What you return must match the records below character for character, except that no picture appears.

Source material Start Marker

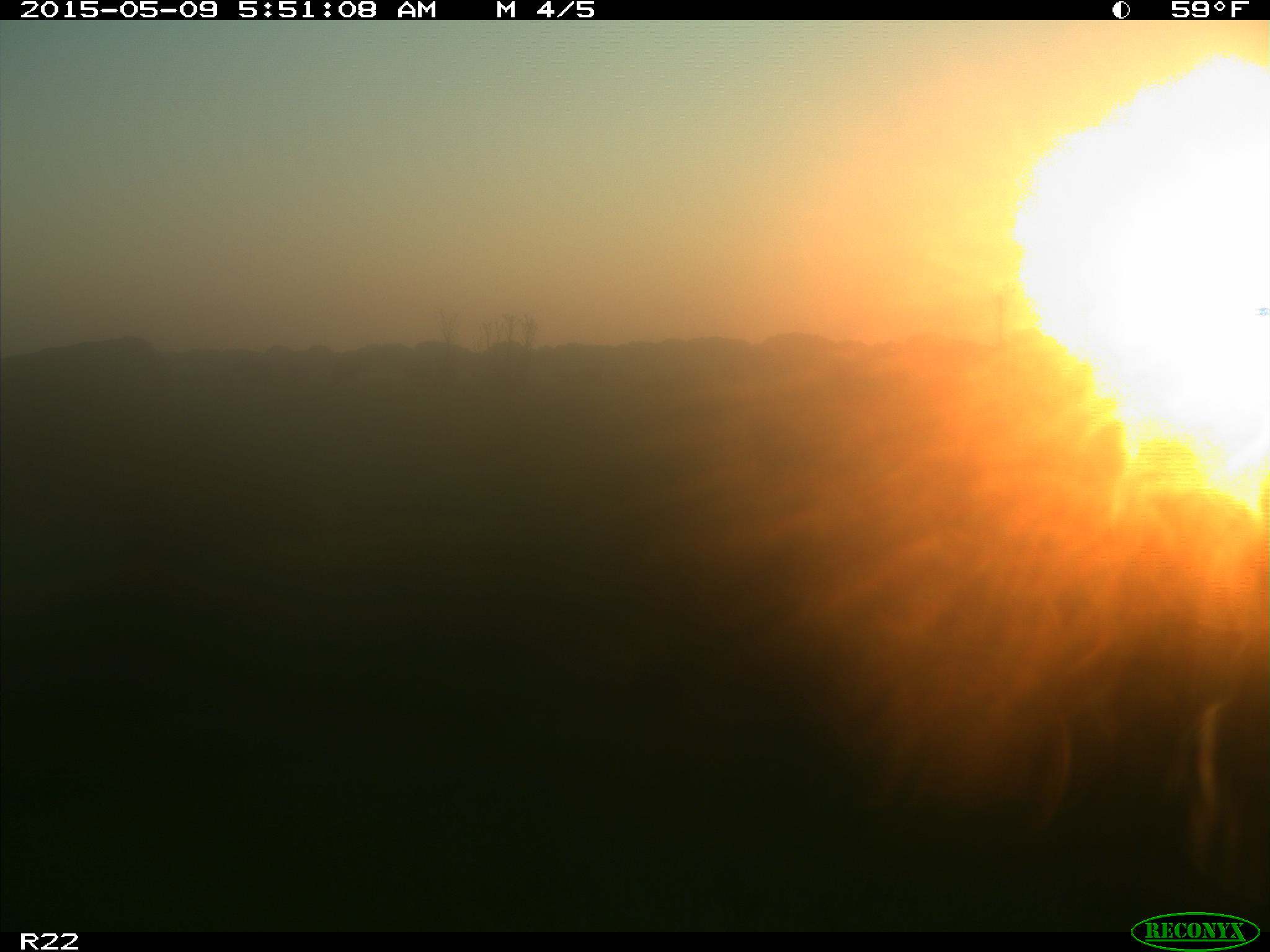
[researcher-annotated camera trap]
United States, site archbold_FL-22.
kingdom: Animalia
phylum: Chordata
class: Mammalia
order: Artiodactyla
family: Bovidae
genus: Bos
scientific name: Bos taurus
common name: domestic cow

Source material End Marker

* _Written response_:
[researcher-annotated camera trap]
United States, site archbold_FL-22.
kingdom: Animalia
phylum: Chordata
class: Mammalia
order: Artiodactyla
family: Bovidae
genus: Bos
scientific name: Bos taurus
common name: domestic cow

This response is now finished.